Tarek Boudali humilié par un prof au collège : « Qu’un prof réagisse avec un tel mépris… »

Publié le 27 mai 2025 à 8:53
Christophe AUBERT / TELE 7 JOURS
Tarek Boudali n’a pas que des bons souvenirs de ses années d’études dans sa jeunesse. La preuve avec cette confidence sur ce moment très humiliant vécu alors qu’il n’était qu’au collège.

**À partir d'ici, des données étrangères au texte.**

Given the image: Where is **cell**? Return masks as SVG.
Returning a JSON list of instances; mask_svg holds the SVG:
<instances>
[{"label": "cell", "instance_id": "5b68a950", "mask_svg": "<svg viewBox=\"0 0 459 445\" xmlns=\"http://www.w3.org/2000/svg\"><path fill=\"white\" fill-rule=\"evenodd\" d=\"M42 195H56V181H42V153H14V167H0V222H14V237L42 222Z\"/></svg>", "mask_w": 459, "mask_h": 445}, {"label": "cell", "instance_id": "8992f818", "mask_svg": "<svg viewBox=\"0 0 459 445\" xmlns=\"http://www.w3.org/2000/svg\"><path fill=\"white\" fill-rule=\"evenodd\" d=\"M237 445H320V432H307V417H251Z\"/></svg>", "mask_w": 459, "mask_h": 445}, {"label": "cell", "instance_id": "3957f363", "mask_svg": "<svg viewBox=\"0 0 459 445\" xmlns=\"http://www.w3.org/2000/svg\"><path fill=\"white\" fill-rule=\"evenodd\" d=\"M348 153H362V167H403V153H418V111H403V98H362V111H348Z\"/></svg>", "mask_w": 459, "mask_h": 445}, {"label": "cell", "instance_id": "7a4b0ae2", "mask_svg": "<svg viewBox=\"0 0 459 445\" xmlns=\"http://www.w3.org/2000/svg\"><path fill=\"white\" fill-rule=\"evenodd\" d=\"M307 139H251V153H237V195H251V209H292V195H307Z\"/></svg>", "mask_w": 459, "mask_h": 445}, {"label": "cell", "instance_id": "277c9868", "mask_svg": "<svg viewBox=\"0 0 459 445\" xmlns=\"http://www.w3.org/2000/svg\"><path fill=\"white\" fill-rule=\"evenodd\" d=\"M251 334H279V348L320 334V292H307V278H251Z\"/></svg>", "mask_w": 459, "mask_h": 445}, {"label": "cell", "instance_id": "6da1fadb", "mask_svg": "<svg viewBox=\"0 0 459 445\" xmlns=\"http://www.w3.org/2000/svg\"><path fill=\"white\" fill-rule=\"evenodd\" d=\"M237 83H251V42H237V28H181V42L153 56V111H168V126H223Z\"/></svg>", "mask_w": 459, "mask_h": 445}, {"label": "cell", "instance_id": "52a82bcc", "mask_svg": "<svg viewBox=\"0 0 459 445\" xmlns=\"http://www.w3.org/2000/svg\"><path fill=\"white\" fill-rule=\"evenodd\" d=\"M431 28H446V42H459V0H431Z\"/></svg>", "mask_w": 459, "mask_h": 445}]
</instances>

Devenu une star de la comédie grâce, notamment, à ses films réalisés avec Philippe Lacheau et ses complices de La Bande à Fifi, Tarek Boudali a eu envie très jeune de devenir acteur. "J’ai une angoisse de la routine car je n’aime pas le côté répétitif (…) C’est aussi la raison pour laquelle j’ai toujours rêvé de faire ce métier", explique-t-il dans La Tribune Dimanche

Tarek Boudali humilié au collègue par un prof 

Mais parler de ses envies de cinéma ne lui a pas valu que des encouragements dans son enfance. Le comédien, à l’affiche d’Un mariage sans fin qui sort le 30 mai sur Prime Video, a en effet vécu une très mauvaise expérience au collège. "Je me souviens de ce prof de français qui s’est bien foutu de moi quand il a dit devant toute la classe que j’aimerais devenir acteur. Que d’autres élèves rient de moi, je peux comprendre car ça reste des enfants, mais qu’un prof réagisse avec un tel mépris, c’est incompréhensible", raconte-t-il ainsi avant de souligner que cet enseignant a été le "seul à l’avoir autant humilié". "J’ai un profond respect pour le corps enseignant. Et puis finalement, peut-être que cette humiliation m’a encore plus donné l’envie de me battre", ajoute-t-il ainsi.

Le pacte de Tarek Boudali avec son père

"Je suis la preuve vivante qu’il ne faut jamais abandonner", avoue Tarek Boudali avant d’expliquer comment il a réussi à rassurer ses parents avant de tenter sa chance comme comédien. "J’avais conclu un pacte avec mon père. Si j’obtenais un BTS commercial, je pourrais tenter ma chance. En cas d’échec, j’aurais eu dans tous les cas un diplôme pour retomber sur mes pieds", révèle celui qui a connu de longues années de galère. Il a en effet enchaîné les refus, même pour être juste figurant. Ce qui lui a provoqué une certaine incompréhension. "Autant je peux comprendre pour les castings, car sans agent ni formation de comédien je ne tenais pas la route. En revanche, je ressentais encore plus d’incompréhension lorsque des copains étaient sélectionnés juste pour de la figuration alors que le cinéma n’était pour un eux qu’un loisir. Puis arrive le moment où la réalité te rattrape et que tu te dis que les portes du cinéma ne s’ouvriront jamais à toi", conclut-il.